The Daily News, founded in 1919, was the first US daily newspaper printed in tabloid format. Today it is the ninth most widely circulated paper in the country and is owned by tronc, the publishing division of Tribune Company. The newspaper focuses on New York City news and sports, with intense city news coverage, celebrity gossip, classified ads, comics and a sports section. It is known for its strong pro-American, anti-communist editorial stance and is often seen in contrast to the more conservative New York Post.

In its most prestigious days the paper could hold the city’s attention with a single headline, such as its 1975 screamer “Ford to City: Drop Dead.” But even when its circulation reached more than 200,000 in 1988, it was still considerably less than its peak of the mid-20th century. By 2013 it was still one of America’s top-selling newspapers, but its use of straight news with delayed time reference (DTR) had declined from a high of 53% in 1988 to just under 50% (Table 1, below).

DTR has been falling for many years, but the decline in newspaper revenue, and particularly advertising, has accelerated this trend. This has led to a focus on cost-cutting and the introduction of new digital business models such as subscriptions.

This has also resulted in changes to how the news is presented, with an increasing emphasis on delivering ‘breaking news’ and fewer softer feature stories. In addition, the rise of social media has made it increasingly difficult for traditional news outlets to distinguish themselves from competing content.
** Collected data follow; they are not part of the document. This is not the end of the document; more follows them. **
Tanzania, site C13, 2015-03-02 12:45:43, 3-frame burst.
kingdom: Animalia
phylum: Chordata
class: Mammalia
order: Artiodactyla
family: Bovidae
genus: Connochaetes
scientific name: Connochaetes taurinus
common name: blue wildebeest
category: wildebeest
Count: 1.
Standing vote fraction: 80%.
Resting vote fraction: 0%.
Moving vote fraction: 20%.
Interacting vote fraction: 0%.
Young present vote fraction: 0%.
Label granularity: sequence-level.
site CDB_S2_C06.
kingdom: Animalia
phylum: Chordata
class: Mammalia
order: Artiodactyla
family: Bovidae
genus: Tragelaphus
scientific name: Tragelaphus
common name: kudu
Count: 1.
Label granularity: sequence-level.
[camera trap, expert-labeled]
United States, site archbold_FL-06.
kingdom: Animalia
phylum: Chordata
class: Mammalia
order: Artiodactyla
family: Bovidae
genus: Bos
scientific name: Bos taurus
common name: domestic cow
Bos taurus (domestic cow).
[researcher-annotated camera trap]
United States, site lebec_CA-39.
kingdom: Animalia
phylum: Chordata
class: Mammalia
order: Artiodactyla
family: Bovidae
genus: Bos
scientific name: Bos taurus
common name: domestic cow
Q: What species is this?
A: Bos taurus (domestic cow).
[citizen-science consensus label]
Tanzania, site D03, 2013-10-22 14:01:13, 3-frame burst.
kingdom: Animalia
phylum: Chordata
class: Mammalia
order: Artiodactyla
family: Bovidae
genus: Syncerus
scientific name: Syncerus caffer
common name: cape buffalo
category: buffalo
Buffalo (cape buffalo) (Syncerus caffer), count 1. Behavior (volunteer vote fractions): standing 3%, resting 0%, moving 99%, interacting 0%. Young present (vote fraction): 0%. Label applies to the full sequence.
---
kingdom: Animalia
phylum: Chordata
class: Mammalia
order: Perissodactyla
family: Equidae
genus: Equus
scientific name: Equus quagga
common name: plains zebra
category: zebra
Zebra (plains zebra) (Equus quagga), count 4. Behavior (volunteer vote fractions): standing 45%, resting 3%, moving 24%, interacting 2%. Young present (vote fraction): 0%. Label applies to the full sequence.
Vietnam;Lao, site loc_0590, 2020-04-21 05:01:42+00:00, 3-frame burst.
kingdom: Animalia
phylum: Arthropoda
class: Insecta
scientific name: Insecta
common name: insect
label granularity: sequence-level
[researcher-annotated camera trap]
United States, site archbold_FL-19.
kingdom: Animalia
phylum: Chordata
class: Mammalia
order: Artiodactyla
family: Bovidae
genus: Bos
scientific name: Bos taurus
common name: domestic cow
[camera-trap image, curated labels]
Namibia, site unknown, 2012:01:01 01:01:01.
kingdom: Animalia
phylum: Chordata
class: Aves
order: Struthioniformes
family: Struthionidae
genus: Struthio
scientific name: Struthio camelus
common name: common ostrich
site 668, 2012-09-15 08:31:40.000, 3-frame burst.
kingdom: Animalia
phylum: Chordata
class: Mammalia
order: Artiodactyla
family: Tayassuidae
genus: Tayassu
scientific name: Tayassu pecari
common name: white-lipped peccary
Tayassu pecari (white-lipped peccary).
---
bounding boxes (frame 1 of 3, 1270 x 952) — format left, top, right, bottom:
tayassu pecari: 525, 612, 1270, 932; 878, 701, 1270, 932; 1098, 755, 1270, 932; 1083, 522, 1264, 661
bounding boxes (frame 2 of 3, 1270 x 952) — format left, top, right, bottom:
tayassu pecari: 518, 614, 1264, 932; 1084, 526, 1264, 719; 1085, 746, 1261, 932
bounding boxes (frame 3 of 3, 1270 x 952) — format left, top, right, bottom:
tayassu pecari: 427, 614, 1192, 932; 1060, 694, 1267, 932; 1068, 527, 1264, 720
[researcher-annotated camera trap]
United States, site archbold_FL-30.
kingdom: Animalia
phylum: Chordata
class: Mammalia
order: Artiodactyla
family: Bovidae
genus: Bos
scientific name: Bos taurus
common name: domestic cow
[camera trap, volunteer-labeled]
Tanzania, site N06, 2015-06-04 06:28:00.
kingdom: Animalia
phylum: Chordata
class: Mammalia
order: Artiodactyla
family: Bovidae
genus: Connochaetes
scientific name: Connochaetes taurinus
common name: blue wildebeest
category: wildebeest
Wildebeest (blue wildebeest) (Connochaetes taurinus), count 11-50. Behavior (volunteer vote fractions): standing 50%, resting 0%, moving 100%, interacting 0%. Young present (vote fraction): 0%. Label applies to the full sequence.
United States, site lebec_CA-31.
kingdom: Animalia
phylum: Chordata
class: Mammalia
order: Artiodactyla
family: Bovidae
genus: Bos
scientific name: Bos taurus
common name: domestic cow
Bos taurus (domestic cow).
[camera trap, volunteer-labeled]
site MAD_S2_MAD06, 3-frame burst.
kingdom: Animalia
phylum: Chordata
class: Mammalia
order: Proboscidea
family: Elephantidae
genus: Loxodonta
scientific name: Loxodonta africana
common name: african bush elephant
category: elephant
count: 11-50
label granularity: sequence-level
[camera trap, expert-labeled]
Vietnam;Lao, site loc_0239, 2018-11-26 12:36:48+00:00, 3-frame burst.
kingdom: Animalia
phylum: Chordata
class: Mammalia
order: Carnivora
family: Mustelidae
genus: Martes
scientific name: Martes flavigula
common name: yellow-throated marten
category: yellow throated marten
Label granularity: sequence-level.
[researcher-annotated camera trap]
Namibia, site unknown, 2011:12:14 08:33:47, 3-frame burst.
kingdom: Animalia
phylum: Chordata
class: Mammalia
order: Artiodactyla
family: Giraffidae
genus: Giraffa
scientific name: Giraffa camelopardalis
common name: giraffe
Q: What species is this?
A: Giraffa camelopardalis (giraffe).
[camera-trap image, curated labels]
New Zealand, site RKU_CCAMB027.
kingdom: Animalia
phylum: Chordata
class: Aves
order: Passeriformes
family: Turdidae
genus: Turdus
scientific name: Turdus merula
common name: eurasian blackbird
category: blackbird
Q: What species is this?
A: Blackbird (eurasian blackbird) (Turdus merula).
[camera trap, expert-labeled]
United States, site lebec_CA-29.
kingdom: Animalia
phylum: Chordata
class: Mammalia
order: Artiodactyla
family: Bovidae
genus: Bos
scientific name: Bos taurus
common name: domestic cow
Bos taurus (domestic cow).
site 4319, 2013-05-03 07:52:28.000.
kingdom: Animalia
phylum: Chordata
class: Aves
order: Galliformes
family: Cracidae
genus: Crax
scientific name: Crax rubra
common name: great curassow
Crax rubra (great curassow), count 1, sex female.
Podcasting has become an important part of the news landscape, allowing publishers to reach large, loyal audiences outside of traditional broadcast times and spaces. Among these, daily news podcasts are a key focus. These on-demand news briefings can build habit and loyalty for audiences, while building up a valuable subscriber base for news organisations pursuing subscription business models.

Looking across six countries, this report counted 102 active daily news podcasts as of April 2019 – up from just five shows in 2017. This increase is driven by increased publisher investment in audio generally and is not solely related to the coronavirus pandemic.

While the popularity of the format pioneered by The Daily – a deep-dive, 25 minute long show aimed at smart speakers and streaming apps – has increased globally, our interviews suggest that other types of daily news podcast are also attracting audiences.

For example, the FT News Briefing from the Financial Times is a weekly podcast with a consistent audience of hundreds of thousands of listeners each day, while The Guardian’s flagship daily show is attracting hundreds of thousands too. In Europe, both public broadcasters and commercial publishers are embracing the format.